In this project I will apply natural language processing to understand the sentiment in the latest article featuring Bitcoin & Ethereum. Also I will apply fundamental NLP techniques to better understand the other factors involved with the coin prices focusing on common words, phrases, organizations, and entities mentioned. Questions encompassing the "sentiment" is; what are articles saying about different cryptocurrencies? What is the current public sentiment surrounding these coins? NewsApi and NLTK (Natural Language Tool Kit) library utilized.
- Sentiment Analysis
- Natural Lanuguage Processing
- Name Entity Recognition
- After setting my NewsAPI Key, the first step was to fetch Bitcoin & Ethereum news articles
- Next was to create the Sentiment Scores DataFrame using a for-loop for Bitcoin
- The same process was performed for Etherum. After converting to a DataFrame using pd.DataFrame
- A ".describe()" function shows us important numbers related to the Sentiment Score
- Import NLTK (Natural Language ToolKit) nltk.tokenize, nltk.corpus, nltk.stem
- Import Lemmatizer
- Import word_tokenize, sent_tokenize
- Import WordNetLemmatizer, PorterStemmer
- Now we can take a look at unique word counts
- We can then use the imported Counter function to count the frequency of words in the articles
- The top 3 most frequently used words in the Bitcoin news articles were "Char" (95x), "Bitcoin" (49x) and "Reuters" (23x)
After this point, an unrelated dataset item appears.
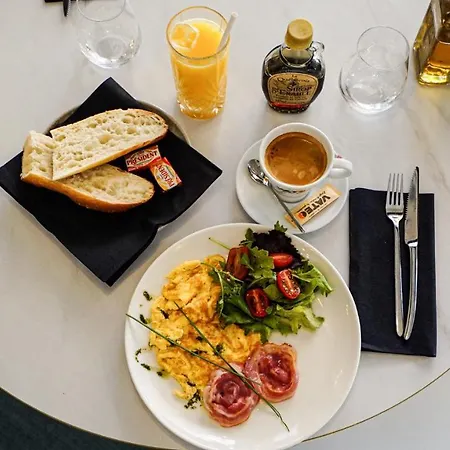 Appartement Massena Nice! Free Breakfast! Nice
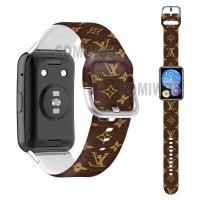 ราคา สายซิลิโคนการ์ตูนสำหรับ Huawei Watch Fit 2 Huawei Watch Fit 3 Huawei Watch Fit 3 (15588508357)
Word clouds are an intuitive way to visualize the frequency of different words in a news article to quickly see which words were most prominently used. Word clouds are also very easily generated with Python
NER generates visually-appealing text that makes it clear what words are important within the article, and to what "category" that word belongs to: is it an organization, a currency, a name, etc.
- Import Spacy
- Concatenate all Bitcoin/Ethereum text together using the ".join()" function.
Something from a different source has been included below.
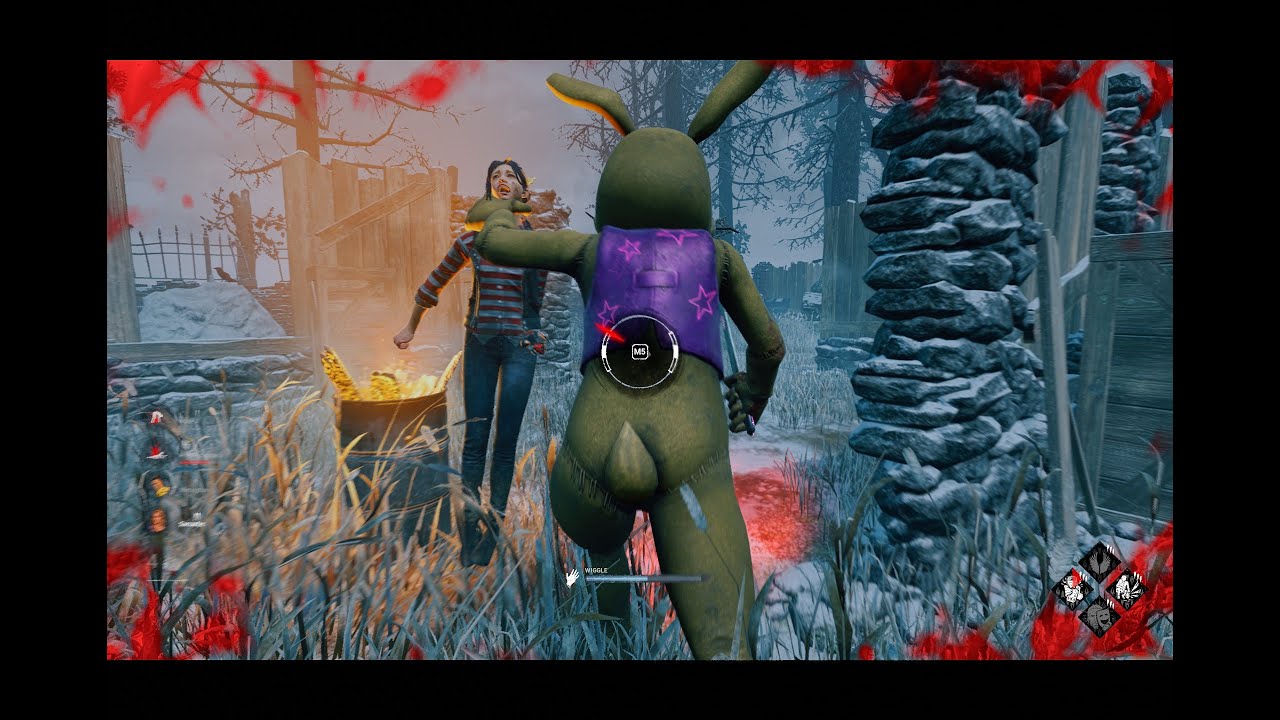 Top 1% Survivor Movement | DBD Compilation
- Then, run NER processor on text, and render visualization
bitcoin_doc = nlp(bitcoin_text) displacy.render(bitcoin_doc, style='ent')
I found three questions I could ask while running this function while finding the sentiment scores from Bitcoin and Ethereum articles. My first question was Which coin had the highest mean positive score? Next, looking over the outputted data, I could ask, Which of the coins had the highest compound score? With that tidbit of information, I can go on to find Which of the coins had the highest positive score?
In my research, the data shown that Bitcoin had the highest mean score of 0.0519600. When looking at the compounded scores, I noticed that Bitcoin with a high score of 0.8834000. Also, in the same data, I was able to find that Bitcoin had the highest positive score as well. Leading the way with a score of 0.2740000.